#### [Work task]
Answer these from the passage on PTC risk below:
(a) How were neutrophil counts and monocyte levels associated with PTC risk?
(b) In which age group did the TyG index show a significant association with PTC risk?
(c) In which group did TC and LDL show a significant association with PTC risk?

#### [Excerpted passage]
··········

Additionally, it was observed that the neutrophil counts and monocyte levels were negatively associated with PTC risk (p < 0.0001). Neutrophils, as a critical component of innate immunity, may indicate impaired anti-tumor immune function when reduced, potentially promoting tumor development.²⁶ Monocytes, as precursors of tumor-associated macrophages (TAMs), may reflect an immunosuppressive state within the tumor microenvironment when reduced, which could inhibit anti-tumor immune responses and facilitate PTC progression.²⁶^,²⁷ Recent work by Montaser et al (2024) indicates that which has demonstrated that continuous glucose monitoringderived dynamic markers can detect early metabolic shifts more sensitively than static measures like the TyG index, highlighting the potential value of real-time data in refining disease risk stratification.²⁸

Variations in the associations between metabolic, thyroid function, and hematological parameters with PTC risk across different subgroups were revealed in the stratified analysis. For instance, the TyG index exhibited a significant association with PTC risk in the middle-aged group but only marginal significance in the younger and older age groups. This indicates that age may play a crucial role in moderating the relationship between metabolic markers and PTC risk. Furthermore, TC and LDL demonstrated a significant association with PTC risk in the low-level group, but not in the medium or high-level groups, highlighting the heterogeneity of metabolic dysfunction across various populations.

··········

#### [Provided records]

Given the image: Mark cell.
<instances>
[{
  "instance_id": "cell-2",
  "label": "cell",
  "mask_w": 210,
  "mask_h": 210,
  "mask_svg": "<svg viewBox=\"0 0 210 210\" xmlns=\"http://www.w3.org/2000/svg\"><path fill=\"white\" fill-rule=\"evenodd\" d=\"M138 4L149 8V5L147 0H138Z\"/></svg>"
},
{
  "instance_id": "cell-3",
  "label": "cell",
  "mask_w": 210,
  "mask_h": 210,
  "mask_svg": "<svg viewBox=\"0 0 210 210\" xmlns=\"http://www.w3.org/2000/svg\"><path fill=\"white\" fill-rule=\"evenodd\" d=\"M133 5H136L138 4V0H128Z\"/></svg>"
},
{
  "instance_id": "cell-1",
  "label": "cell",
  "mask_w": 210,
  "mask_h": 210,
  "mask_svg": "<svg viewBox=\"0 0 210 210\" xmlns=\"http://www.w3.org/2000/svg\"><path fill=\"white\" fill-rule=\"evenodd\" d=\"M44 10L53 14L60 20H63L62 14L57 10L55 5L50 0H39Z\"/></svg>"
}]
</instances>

··········

#### [Result of this exercise]
(a) Negatively (p < 0.0001).
(b) The middle-aged group.
(c) The low-level group.